Personal

What to do with the statues?

In the wake of black lives matter protests, there’s been a lot of attention given to many statues. What do we do with our lovely statues of less than lovely people?

Firstly, we should acknowledge that statues aren’t merely a historical record, and taking them down is anything but erasing history. It’s insane that people (including the PM) even try to make this argument. Adolf Hitler had a significant effect on our history, but we don’t give him a statue. We use statues to celebrate and immortalise those we hold up as heroes. They’re usually raised up for us to literally look up to.

With that out of the way, what do we do? I think we should obviously remove statues of bad people. People who we don’t want to celebrate any more. People like Bristol’s Edward Colston, merchant, philanthropist, slave trader and Tory MP.

What about, say, Winston Churchill? Churchill was a hero for the British war effort, but also a terrible racist, and arguably responsible for the deaths of millions of Indians. He was incredibly racist, even by the standards of his day (https://en.m.wikipedia.org/wiki/Racial_views_of_Winston_Churchill).
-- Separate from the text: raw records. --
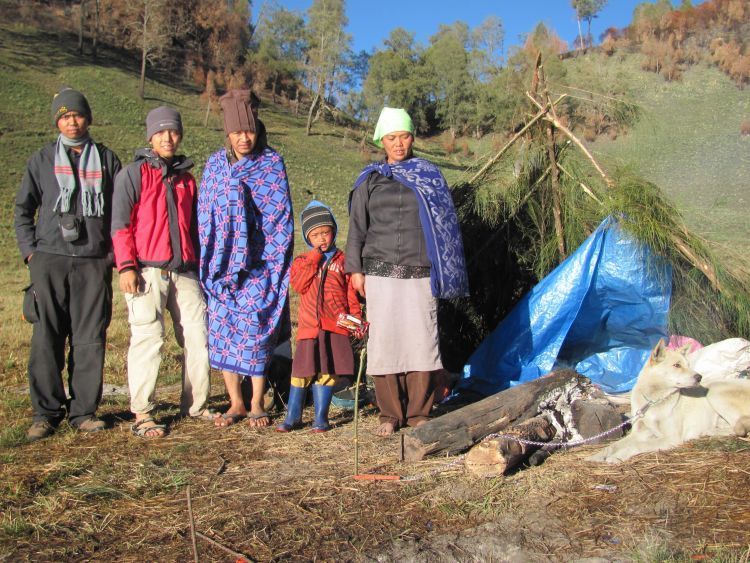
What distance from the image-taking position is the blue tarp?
14.7 feet

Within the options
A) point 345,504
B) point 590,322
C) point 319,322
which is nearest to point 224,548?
point 345,504

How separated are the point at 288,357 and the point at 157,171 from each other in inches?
Answer: 61.1

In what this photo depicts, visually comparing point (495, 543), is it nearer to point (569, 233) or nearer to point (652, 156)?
point (569, 233)

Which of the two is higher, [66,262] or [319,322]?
[66,262]

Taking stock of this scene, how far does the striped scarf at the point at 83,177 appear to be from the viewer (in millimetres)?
4039

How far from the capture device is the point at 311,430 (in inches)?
163

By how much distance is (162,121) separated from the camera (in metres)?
4.09

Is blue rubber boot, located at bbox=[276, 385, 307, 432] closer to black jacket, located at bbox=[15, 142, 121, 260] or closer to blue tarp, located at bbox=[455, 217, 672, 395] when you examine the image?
blue tarp, located at bbox=[455, 217, 672, 395]

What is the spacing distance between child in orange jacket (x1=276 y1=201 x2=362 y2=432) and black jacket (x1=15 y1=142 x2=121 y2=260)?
3.99ft

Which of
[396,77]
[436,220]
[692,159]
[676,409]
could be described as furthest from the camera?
[396,77]

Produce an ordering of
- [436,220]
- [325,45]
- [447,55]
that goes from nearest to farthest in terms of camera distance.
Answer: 1. [436,220]
2. [447,55]
3. [325,45]

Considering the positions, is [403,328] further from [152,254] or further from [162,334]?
[152,254]

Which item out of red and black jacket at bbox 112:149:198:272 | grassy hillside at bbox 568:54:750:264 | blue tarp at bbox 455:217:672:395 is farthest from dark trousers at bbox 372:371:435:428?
grassy hillside at bbox 568:54:750:264

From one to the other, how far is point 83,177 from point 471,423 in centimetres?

Should we continue to uphold him as a hero?

I think we need to acknowledge that Churchill played two different roles in two different stories. In one he was the hero, and in the other he was the villain. Does one story discount the other? Not entirely, but they can’t be neatly separated either. Was he a hero? I think it’s ok to say, “yes, but…”. Was he a villain? It’s ok to say “yes, despite…”.
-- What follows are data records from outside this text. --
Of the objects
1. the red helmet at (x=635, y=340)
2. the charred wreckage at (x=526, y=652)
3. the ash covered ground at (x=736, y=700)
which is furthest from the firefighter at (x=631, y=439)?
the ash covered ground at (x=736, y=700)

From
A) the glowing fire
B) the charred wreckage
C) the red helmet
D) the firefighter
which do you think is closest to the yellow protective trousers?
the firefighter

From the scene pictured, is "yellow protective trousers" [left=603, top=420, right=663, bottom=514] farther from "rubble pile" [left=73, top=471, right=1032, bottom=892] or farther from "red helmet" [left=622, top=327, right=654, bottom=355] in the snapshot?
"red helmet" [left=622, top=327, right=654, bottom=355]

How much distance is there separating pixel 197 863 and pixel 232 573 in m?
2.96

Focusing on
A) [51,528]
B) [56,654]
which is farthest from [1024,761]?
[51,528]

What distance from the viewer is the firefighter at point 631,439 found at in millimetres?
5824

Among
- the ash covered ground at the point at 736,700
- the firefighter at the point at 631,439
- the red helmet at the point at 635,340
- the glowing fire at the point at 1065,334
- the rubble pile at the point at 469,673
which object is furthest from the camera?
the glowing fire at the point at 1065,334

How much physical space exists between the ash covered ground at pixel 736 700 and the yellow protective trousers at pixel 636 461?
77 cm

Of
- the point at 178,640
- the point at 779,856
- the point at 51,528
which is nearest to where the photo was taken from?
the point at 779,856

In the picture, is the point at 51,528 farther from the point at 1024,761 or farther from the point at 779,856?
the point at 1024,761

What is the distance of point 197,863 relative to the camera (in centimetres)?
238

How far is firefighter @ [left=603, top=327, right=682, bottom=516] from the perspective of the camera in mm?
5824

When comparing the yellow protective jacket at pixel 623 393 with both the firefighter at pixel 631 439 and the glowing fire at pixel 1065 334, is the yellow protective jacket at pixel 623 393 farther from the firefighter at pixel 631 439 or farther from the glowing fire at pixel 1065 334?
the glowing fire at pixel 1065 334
In this, I think that Churchill epitomises the ambiguity of the British empire itself. An empire that did do much good, but also much evil. It’s ok to say it was both. I think the empire was more bad than good, but it’s ok to acknowledge and celebrate the good, so long as we also recognise the evil.

So should we take Churchill’s statues down? Would we be throwing out the baby with the bathwater? I don’t know. We’d take them down if he was a pedophile, so maybe we should take them down for him being a horrific racist; it’s maybe just a question of how much it leaves a bad taste in the mouth. Can we celebrate him despite his racism and if we can, is that a bad sign about us?

I don’t know. Maybe Churchill doesn’t make the cut, and maybe he does. Maybe we have to learn to accept the contradictions of history and of life, and not be too quick to resolve them. If we have the patience to hold them in tension, we can learn and we can grow. The crucial thing is for us to learn, and learn from, both stories. History is complicated and the world isn’t neatly separated into good people and evil people. We need to grasp this if we are to make any progress.

God bless you!

Solidarity

It’s time to talk about racism.

Racism sucks. It’s absolutely unequivocally evil, and thinking about it makes me extremely angry. It also makes me painfully sad.

The tragic fact of the matter is that people are regularly killed for the colour of their skin. George Floyd is the latest name, but he is anything but alone in suffering this injustice. There is deep rooted cultural and systematic racism at work, and it needs to be tackled head on.

I wish that George Floyd’s death was shocking because it was unprecedented. I wish that this was an American problem and not a global problem. I wish that racism wasn’t real.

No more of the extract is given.